Friday, 15 October 2010

Seeing Sauran

Tuesday 5th October

On our day off in Turkestan I was eager to visit the ancient ruined oasis city of Otrar, which lies about 50 miles to the south. In 1217 it was the somewhat ill considered decision of its governor Inalchuk to arrest merchants sent by Genghis Khan on spying charges, the situation being exacerbated when they were subsequently put to death - not good thinking. This suidical action precipitated Genghis Khan's swift conquest of the lands of the Korezmshahs which included this southern area of present day Kazakhstan - Inalchuk was executed and Otrar razed to the ground. Having recovered from this setback, it later achieved notoriety as the place where Timur died of fever.
But unfortunately due to our other activities we did not have time to make the 100 mile round trip there.

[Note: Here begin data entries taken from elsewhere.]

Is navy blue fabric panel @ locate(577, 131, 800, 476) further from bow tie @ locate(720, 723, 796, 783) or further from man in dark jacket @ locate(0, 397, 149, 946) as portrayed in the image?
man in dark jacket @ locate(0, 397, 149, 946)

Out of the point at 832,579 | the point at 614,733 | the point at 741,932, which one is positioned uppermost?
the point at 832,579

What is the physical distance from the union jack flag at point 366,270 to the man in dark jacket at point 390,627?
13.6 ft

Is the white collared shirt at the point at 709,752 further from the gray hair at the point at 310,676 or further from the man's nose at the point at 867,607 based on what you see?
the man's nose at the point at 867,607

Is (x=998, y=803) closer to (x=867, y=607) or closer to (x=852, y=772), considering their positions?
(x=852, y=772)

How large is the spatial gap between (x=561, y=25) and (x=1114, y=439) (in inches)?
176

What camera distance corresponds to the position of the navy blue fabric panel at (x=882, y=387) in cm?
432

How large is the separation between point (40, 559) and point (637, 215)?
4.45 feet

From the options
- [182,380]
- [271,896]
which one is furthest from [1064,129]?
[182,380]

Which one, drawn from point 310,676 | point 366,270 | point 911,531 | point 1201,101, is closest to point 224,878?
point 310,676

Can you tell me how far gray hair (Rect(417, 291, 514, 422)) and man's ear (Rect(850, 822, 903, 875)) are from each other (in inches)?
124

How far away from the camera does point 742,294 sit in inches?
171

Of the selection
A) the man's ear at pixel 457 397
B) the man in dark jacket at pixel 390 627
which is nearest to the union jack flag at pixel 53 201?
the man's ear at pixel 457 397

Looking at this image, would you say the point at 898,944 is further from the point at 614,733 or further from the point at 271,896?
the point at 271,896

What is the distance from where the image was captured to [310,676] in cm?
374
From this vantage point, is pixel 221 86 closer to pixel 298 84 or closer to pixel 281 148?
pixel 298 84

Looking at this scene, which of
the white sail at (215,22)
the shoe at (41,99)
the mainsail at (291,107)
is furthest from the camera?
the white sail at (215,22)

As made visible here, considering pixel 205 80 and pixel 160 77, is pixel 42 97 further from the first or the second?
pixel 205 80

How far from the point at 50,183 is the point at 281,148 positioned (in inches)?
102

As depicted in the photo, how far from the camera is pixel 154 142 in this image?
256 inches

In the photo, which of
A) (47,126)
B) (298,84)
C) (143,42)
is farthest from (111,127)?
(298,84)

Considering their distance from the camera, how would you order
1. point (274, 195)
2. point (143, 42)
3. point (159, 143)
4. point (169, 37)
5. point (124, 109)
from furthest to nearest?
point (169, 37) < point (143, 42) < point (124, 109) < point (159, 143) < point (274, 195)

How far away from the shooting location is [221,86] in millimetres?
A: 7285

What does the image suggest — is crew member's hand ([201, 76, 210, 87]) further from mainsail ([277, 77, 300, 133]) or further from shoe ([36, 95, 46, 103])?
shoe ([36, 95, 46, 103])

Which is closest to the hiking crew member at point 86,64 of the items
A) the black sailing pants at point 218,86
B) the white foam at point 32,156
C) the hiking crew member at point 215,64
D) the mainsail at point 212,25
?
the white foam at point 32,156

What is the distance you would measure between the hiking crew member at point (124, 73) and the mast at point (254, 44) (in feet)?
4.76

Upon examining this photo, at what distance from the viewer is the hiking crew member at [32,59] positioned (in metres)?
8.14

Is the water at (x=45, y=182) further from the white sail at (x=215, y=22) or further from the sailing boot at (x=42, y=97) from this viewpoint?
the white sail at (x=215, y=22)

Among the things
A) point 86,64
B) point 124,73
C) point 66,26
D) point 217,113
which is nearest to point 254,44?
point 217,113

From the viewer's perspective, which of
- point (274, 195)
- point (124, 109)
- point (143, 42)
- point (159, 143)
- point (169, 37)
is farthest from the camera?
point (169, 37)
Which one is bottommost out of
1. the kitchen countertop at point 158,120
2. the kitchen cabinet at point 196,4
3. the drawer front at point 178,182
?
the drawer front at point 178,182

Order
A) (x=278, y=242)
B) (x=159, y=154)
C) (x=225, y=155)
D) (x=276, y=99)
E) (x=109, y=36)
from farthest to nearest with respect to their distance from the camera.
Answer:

So after a day's riding across the flat desert steppe land of the Syr Darya valley it was a great excitement to see the crumbling walls of the old Silk Road city of Sauran rising up in the distance. Sauran escaped the fate of Otrar by wisely surrendering to the forces of Genghis Khan without resistance. At one point it was the largest city in the area that is now Kazakhstan, but with the rising prominence of Turkestan it was virtually abandoned by the 18th century.
It is now crawling with archaeologists excavating and developing the site. Restoration includes the controversial method of using new materials for partial reconstruction, as you can clearly see with these steps up to a madrassah at the centre of the site.

Apart from the madrassah, they are currently working on the remains of a mosque, which can be seen in the middle distance in the photo below. The city walls are on the horizon.

The workforce are a cheerful and friendly bunch and even invited me to join them for lunch. One of them is perusing a copy of my consulate letter on the right - I find it indispensable for quickly explaining who I am and what I am up to!